Source passage:
____
Eliminate single points of failure in your critical power system

All products deteriorate over time – it’s one of those unavoidable facts of life. What’s particularly annoying is that any system is only ever as reliable as the least reliable of its components. One famous example is the story of how the failure of a 46-cent computer chip raised a false alarm of an incoming missile attack on the United States . Thankfully, this false alarm was quickly identified for what it was, but the incident teaches us a lesson: Unless your system is designed to cope with internal component malfunctions, you risk system failure.

This is precisely why critical power systems exist: If grid power fails, they provide backup power for your mission-critical applications. But the 46-cent chip lesson applies to your critical power system, too. What happens if a component fails when you need it? If you cannot afford to risk the consequences of critical power system failure, you need to design the system in such a way that the failure of any single component cannot bring it down.
____
Data provided:
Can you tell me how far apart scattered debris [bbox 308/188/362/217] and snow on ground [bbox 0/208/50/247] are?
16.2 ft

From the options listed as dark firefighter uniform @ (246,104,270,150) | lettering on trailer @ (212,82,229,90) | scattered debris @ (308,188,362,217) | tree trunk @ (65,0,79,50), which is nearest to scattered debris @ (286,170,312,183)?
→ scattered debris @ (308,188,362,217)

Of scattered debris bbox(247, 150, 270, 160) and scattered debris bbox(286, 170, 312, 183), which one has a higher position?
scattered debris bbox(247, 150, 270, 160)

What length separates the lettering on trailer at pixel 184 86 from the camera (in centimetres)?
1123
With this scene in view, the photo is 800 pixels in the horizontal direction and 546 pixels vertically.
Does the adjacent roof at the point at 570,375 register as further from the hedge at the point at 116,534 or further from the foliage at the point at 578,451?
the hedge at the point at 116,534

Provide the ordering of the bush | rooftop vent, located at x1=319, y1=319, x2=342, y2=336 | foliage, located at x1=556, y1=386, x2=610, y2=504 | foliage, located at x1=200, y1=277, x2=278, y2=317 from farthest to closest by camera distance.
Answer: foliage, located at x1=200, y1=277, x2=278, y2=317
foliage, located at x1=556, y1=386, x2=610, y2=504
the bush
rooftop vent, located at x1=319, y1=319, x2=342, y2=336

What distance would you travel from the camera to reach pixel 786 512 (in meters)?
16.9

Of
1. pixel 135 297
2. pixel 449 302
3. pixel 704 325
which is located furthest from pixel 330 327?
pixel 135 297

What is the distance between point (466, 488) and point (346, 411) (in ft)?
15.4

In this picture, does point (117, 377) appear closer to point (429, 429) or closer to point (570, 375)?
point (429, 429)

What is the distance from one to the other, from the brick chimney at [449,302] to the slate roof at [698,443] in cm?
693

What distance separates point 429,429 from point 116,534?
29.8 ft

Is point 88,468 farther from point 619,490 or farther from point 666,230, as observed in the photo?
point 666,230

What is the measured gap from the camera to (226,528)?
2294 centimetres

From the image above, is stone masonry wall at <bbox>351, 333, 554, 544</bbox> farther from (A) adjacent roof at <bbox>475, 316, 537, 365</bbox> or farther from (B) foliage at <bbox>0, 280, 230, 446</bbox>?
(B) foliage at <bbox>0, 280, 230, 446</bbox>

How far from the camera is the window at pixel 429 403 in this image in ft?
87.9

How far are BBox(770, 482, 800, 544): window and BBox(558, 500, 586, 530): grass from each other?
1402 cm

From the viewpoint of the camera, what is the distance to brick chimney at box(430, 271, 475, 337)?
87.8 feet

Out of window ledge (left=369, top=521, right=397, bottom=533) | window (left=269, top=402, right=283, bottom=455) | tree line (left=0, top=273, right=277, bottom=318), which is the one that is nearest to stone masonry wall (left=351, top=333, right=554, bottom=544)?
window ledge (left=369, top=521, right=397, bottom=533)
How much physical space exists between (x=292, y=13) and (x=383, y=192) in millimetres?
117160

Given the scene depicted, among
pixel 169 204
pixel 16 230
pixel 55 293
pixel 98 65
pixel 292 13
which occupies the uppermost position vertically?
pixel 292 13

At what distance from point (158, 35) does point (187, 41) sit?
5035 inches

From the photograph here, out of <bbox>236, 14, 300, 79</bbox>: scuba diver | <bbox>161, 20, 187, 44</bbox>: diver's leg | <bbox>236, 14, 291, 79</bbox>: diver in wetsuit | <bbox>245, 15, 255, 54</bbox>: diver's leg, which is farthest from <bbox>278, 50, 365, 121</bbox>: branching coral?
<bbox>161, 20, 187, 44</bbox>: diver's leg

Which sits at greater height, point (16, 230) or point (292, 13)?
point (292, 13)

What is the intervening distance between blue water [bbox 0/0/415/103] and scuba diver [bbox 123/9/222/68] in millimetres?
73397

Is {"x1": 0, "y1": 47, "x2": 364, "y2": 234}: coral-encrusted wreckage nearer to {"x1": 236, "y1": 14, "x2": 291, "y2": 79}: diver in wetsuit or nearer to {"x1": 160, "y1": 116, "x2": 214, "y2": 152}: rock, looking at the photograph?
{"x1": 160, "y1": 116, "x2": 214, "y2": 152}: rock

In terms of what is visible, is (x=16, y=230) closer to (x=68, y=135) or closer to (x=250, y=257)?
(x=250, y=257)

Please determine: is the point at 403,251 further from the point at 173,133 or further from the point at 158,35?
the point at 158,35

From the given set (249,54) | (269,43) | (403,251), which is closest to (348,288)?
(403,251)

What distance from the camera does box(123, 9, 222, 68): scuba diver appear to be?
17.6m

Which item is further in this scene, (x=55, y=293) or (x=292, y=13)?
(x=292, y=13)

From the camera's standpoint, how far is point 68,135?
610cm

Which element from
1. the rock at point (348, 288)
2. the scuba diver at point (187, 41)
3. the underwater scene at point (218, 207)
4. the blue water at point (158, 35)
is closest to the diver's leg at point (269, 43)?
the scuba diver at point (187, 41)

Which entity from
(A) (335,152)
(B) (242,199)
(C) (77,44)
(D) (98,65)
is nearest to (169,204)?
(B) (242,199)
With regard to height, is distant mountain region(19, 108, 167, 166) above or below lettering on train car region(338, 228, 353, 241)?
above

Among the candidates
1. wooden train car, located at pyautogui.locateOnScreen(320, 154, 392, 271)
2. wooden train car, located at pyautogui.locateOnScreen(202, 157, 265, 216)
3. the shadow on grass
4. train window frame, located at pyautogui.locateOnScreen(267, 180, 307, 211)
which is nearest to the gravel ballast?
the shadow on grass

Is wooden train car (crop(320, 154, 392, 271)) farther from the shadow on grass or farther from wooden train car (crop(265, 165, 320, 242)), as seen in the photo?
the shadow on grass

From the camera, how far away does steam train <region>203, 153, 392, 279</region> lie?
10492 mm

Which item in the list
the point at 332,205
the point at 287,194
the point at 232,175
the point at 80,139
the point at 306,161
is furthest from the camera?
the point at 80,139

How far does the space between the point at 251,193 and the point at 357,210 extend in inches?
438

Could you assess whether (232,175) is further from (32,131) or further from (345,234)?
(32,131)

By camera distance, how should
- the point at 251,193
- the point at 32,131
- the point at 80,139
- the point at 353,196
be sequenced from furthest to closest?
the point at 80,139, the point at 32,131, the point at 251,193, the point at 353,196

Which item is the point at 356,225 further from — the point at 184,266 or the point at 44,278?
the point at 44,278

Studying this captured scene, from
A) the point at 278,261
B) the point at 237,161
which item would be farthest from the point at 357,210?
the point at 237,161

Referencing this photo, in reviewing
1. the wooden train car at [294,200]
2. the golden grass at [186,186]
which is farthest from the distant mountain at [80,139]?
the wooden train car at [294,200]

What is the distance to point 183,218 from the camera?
____
What needs to be done:
In the passage on critical power systems, what component's failure raised a false alarm of an incoming missile attack on the United States? The lines have no connection to the passage on critical power systems.

Written solution:
A 46-cent computer chip.